Ortiz Catalán son on yıldır “osseointegrasyona” dayanan daha iyi bir çözüm üzerinde çalışıyor. Temel olarak bu, bir kişinin kemiğine bir implant yerleştirildiğinde kemik hücrelerinin implantın etrafında sıkıca büyüyeceği anlamına geliyor.
“Bu entegrasyon o kadar güçlü ki yapay uzvu doğrudan iskelete bağlayabiliyoruz.” diyen Ortiz Catalán, bu tekniğin rekonstrüktif cerrahi ile birleştirildiğinde, “biyoloji ve elektroniğin gerçekten entegre edilebileceğini” savunuyor.

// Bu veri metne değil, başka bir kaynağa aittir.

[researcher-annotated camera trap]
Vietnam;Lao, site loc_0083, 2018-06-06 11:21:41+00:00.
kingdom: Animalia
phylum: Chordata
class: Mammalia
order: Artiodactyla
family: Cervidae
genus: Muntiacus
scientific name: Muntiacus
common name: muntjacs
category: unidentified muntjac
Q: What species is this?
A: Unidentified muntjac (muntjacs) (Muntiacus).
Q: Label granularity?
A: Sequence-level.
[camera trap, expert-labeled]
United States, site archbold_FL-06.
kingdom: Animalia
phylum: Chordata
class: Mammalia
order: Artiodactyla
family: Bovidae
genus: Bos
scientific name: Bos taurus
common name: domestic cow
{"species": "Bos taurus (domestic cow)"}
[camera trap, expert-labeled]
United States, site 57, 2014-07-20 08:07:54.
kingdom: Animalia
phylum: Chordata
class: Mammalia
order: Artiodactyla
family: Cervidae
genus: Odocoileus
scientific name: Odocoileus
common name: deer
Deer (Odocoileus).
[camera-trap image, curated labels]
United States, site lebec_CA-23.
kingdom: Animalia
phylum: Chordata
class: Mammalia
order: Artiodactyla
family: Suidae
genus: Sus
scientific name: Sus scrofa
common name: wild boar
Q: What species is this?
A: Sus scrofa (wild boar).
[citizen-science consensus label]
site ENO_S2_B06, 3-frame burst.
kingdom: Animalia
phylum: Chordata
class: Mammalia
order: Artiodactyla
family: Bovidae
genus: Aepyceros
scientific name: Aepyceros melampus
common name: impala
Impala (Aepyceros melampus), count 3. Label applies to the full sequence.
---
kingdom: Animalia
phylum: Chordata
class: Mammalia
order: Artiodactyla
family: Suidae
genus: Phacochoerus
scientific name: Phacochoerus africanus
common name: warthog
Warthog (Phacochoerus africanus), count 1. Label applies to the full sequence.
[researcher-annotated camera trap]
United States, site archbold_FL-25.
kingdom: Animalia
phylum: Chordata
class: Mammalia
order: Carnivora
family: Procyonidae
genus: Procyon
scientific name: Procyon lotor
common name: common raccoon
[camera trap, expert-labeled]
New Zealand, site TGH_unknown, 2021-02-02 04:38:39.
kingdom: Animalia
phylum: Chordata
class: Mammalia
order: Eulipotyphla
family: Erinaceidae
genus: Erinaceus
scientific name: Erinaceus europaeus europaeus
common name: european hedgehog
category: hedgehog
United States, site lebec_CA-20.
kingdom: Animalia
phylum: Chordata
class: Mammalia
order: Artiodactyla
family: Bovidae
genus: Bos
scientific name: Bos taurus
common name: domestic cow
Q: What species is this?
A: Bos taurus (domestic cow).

Karin’in protezinin bağlanacağı bir arayüz sağlamak için ulna ve radius kemiklerine iki implant yerleştirildi. Daha sonra bacağından alınan bir kas grefti bu implantlara bağlanarak Karin’in kolunun eksik kısmındaki kopmuş kas ve sinirlerin yeniden bağlanmasını sağladı.
Daha da önemlisi; bu kas greftleri, arayüze giden sinyalleri güçlendirmek için elektrotlar içeriyordu. Araştırmacılar, protezin doğrudan kemiğe sabitlenmiş olması nedeniyle hastalar için geleneksel protezlere göre çok daha rahat olduğunu söylüyor.
Dahası, duyusal elektrotlar robotik elin dışı yerine içine gömülü olduğu için doğrudan sinirsel uyarım, el tarafından tutarlı ve güvenilir bir şekilde algılanıyor.
Geleneksel bir protezle karşılaştırıldığında bu yeni teknoloji, Karin’in kavrama hassasiyetini neredeyse dört kat artırdı. “Mia Hand” adı verilen protez el, robotik ve biyomedikal cihazlar konusunda uzmanlaşmış İtalyan Prensilia şirketi tarafından geliştirildi ve Avrupa Komisyonu tarafından finanse edildi.
Enstitünün CEO’su Robert Klupacs, “Biyonik Enstitüsü olarak Profesör Ortiz Catalán ve iş birlikçilerinden oluşan ekibin bugüne kadar başardıklarından ve yeni nesil biyonik uzuv teknolojisini geliştirmeye devam etmelerinden heyecan duyuyoruz. Özellikle de bu teknolojinin hayalet uzuv ağrısının giderilmesine yardımcı olma potansiyeli ışığında.” dedi.